There are philosophers are ethics who come to conclusions that most people reject as being obviously wrong. Here is a popular example:
You probably know the drill: there is an out of control trolley about to kill five people on the tracks, but you have nearby a lever that you can pull to divert the trolley on a different track, where it will kill only one person. Would you do it? What if instead of the lever you have to personally push a large man off a bridge and onto the tracks in order to stop the trolley? ...

The standard understanding is that if one is a utilitarian, bent on maximizing happiness and minimizing pain regardless of who benefits or suffer, then you’d both pull the lever and push the man. If you are a Kantian deontologist you will do neither, since in both cases you would be using someone else as a means to your ends, and not as an end in itself, thus violating the categorical imperative.

Funny thing is, empirically it turns out that most people would pull the lever but also refrain from pushing the man, thus indicating an inconsistent view of morality, at the least from the point of view of the two major traditions. ...

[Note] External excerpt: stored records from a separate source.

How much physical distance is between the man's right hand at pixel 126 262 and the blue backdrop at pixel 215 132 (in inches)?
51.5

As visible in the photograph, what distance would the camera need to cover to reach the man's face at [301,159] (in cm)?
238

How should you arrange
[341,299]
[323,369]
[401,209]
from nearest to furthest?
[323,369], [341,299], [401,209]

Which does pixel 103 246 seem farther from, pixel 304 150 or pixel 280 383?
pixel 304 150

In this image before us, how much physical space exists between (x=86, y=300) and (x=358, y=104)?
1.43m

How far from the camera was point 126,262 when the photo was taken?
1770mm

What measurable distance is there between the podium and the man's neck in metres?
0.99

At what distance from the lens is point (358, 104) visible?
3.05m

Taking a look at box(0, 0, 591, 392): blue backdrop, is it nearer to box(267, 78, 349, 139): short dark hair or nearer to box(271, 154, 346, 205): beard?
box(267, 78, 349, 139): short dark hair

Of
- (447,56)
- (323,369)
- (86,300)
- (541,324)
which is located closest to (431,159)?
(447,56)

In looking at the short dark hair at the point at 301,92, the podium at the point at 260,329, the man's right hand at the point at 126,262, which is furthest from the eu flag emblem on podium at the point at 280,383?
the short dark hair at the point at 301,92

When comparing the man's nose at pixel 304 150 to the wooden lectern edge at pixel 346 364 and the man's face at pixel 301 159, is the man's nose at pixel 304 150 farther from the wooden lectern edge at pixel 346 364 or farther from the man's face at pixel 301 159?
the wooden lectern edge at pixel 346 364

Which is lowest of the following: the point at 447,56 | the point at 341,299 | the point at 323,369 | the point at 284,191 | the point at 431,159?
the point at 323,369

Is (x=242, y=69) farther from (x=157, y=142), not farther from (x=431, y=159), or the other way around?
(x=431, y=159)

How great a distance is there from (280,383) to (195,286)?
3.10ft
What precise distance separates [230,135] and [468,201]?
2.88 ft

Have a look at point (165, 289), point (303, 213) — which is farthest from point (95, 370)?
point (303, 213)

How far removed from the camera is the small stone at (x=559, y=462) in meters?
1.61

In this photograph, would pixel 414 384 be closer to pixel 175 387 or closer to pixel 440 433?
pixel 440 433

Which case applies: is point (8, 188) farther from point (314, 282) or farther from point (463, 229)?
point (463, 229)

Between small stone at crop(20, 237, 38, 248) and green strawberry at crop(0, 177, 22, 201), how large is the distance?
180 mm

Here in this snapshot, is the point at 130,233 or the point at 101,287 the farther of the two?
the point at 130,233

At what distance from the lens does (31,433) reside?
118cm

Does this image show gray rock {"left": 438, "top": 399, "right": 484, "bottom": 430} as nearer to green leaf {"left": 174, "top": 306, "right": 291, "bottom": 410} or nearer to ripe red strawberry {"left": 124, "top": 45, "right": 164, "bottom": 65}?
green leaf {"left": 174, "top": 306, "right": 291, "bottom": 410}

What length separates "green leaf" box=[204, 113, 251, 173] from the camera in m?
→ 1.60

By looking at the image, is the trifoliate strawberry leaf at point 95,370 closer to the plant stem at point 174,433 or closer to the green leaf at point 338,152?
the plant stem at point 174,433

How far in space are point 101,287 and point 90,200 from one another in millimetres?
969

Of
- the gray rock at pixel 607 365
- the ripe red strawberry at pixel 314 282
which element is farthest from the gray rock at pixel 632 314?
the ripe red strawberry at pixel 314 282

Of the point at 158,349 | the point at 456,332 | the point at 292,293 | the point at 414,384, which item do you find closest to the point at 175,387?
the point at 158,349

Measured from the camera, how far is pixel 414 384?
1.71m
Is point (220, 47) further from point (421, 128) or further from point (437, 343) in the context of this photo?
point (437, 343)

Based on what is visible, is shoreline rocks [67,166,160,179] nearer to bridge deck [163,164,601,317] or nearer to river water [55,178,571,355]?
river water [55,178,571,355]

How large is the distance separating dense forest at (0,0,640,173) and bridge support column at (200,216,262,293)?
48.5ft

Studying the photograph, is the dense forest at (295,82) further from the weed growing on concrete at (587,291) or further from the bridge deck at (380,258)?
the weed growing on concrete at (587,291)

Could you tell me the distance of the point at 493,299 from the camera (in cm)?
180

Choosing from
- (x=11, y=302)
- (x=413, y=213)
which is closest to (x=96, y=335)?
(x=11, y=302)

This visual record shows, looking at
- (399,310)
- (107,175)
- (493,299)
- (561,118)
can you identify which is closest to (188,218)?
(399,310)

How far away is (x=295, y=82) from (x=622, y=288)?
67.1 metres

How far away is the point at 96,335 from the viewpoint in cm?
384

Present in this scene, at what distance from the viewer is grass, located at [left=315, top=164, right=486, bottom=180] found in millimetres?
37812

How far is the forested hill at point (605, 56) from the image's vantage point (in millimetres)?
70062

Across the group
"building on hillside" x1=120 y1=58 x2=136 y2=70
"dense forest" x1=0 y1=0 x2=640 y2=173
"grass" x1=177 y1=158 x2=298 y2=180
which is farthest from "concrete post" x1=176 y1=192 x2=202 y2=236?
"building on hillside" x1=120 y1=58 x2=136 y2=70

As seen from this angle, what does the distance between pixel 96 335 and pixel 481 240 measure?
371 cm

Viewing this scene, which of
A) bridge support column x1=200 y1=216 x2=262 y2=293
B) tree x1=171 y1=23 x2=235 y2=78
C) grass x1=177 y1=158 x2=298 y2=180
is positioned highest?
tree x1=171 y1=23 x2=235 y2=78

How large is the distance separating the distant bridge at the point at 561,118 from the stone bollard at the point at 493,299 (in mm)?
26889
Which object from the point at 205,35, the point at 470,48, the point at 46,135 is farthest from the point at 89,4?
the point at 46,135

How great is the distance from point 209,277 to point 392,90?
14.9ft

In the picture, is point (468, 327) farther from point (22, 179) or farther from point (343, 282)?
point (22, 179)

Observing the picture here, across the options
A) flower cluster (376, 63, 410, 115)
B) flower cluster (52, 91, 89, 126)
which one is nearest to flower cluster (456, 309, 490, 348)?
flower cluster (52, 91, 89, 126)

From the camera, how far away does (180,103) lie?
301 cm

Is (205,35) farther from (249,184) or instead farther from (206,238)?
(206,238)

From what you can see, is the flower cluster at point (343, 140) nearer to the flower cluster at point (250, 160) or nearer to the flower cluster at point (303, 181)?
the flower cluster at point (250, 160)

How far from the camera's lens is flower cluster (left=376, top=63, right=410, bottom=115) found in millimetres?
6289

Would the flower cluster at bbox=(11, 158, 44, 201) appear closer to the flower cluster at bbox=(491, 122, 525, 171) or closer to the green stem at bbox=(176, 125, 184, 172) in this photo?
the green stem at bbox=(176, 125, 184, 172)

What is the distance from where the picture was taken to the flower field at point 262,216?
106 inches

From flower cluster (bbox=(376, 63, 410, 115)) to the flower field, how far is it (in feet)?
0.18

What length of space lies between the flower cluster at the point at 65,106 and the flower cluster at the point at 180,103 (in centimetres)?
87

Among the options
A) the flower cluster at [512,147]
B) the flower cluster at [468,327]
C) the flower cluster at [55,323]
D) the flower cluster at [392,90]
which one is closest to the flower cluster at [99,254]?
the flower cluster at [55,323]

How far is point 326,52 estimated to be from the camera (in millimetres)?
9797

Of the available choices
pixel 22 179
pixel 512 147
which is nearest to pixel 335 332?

Interestingly, there is a minority of people who always make the “utilitarian” decision: they pull the lever, but also push the large man. These subjects, a number of cognitive and social scientists have rushed to tell us on the basis of follow-up personality tests, have the psychological characteristics of sub-clinical psychopathy. The stunning conclusion, then, seems to be that utilitarians are psychopaths!
The term "psychopath" is not the best term for these people, but neither is "utilitarian".

A philosopher would have to be some sort of psychopath to advocate actively murdering a man in order to maximize happiness of the entire society. Many leftists also have strange views about causing harm to people for the supposed good of society.

Self-driving cars may soon be programmed with their own algorithms to the trolley problem. They may even be programmed to kill you, if it avoids killing a couple of pedestrians.

Someday we may all be at the mercy of artificially intelligent robots, and their rules may make you expendable.

Paul Bloom tweets:
Should utilitarians devote their lives to creating sentient artificial beings who are incredibly happy? (ht: @MaxMbloom18)
Yes, that is the logical conclusion of the philosopher-utilitarians.